(Records supplied)
--------------------

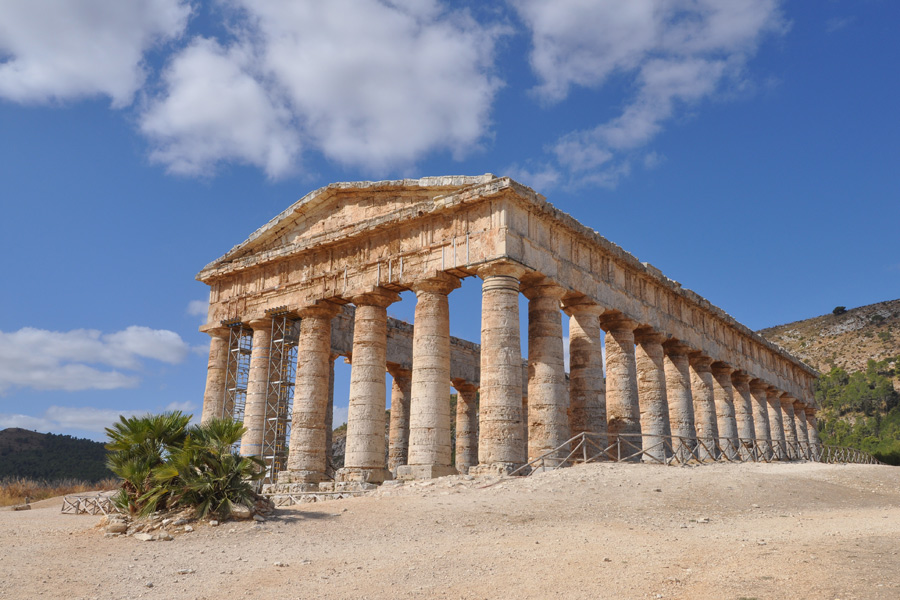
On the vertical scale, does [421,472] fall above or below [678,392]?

--------------------

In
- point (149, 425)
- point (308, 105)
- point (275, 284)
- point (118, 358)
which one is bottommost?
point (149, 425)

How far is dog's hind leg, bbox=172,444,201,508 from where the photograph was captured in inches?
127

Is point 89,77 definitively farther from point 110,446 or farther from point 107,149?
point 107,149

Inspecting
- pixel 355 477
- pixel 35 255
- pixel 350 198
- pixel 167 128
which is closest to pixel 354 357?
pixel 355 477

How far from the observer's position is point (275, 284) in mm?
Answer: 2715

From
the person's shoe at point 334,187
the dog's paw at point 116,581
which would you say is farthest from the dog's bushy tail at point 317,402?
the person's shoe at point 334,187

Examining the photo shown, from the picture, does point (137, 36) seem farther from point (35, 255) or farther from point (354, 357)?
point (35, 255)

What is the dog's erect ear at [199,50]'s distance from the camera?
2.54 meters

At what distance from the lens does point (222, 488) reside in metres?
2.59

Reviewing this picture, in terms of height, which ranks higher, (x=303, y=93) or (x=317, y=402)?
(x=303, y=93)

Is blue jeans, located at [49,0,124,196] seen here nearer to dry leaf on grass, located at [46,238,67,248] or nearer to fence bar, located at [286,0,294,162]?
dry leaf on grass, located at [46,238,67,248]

--------------------

(Task prompt)
State how many lines of the records above contain the string "farther", with case counting, and give only that number.

(Answer to the problem)
2